▶ **Selected passage**
* Start *

How is radon measured and what levels are "too high"?

Radon is measured in picocuries per liter (pCi/L) of air.

No level of radon is considered absolutely safe.

The average indoor radon level is about 1.3 pCi/L.

The U.S. Environmental Protection Agency recommends that action be taken to reduce radon levels if the annual average is 4 pCi/L or higher.

How do you test for radon?

Testing for radon is simple and takes only a few minutes of your time.

Radon test kits are available through the mail and from hardware stores and other retail outlets. Inexpensive short-term and long-term radon test kits can also be ordered through city or county public health departments. For a list of test kit manufacturers and local radon contacts see www.health.state.mn.us/divs/eh/indoorair/radon/rncontacts.html.

Radon test kits are placed in the lowest lived-in level of the home and left for the specified period of time. After that time, the kit is sent to the laboratory for analysis.

* End *

▶ **Listed entries**
* Start *

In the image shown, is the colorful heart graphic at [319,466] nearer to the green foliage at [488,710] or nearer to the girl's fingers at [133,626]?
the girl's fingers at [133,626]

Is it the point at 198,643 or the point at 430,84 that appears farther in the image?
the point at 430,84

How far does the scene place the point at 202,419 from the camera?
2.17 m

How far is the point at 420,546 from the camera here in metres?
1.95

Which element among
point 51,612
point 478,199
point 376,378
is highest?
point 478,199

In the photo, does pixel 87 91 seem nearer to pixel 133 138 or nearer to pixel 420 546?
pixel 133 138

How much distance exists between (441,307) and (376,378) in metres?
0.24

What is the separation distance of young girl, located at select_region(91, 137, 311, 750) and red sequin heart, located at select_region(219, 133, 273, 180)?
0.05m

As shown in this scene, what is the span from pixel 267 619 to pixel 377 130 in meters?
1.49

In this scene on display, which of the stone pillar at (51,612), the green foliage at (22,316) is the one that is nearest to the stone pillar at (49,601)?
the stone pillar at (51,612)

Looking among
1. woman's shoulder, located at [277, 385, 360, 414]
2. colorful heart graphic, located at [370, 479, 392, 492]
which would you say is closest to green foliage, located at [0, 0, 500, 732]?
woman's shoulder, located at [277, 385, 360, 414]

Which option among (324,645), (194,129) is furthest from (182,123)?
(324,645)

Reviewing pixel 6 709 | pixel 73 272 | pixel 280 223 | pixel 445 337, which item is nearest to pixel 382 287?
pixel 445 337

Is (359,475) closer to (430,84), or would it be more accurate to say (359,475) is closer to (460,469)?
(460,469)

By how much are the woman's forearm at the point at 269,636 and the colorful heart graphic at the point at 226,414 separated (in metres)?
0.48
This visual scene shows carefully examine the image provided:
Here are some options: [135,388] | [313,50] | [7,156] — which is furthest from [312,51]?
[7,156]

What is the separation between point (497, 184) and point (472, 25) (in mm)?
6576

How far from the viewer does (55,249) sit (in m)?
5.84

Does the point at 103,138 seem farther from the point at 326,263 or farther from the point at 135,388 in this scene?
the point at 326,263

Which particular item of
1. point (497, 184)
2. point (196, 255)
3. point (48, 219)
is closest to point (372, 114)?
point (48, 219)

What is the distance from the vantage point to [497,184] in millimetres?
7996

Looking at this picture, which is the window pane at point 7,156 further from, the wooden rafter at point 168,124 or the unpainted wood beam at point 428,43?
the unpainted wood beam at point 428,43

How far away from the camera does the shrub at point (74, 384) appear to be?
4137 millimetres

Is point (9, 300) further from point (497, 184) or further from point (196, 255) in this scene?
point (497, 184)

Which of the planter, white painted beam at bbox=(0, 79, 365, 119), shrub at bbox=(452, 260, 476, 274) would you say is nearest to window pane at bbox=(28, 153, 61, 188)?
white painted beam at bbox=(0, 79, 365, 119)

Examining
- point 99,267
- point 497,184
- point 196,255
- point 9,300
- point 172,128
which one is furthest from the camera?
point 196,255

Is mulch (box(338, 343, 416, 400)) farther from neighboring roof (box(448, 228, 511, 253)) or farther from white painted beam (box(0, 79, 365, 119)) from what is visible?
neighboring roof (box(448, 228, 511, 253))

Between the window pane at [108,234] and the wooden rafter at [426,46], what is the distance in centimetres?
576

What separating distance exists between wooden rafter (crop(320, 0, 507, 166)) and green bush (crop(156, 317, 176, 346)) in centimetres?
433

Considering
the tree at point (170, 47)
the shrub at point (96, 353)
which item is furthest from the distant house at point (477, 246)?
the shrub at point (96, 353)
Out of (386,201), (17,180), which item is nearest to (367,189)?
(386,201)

* End *

▶ **Instructions for the task**
Using the radon passage, answer these:
1. In what unit is radon measured?
2. At what annual average level does the U.S. Environmental Protection Agency recommend action to reduce radon?
3. Where in the home is a radon test kit placed?

▶ **The completed task**
1. Picocuries per liter (pCi/L) of air.
2. 4 pCi/L or higher.
3. In the lowest lived-in level of the home.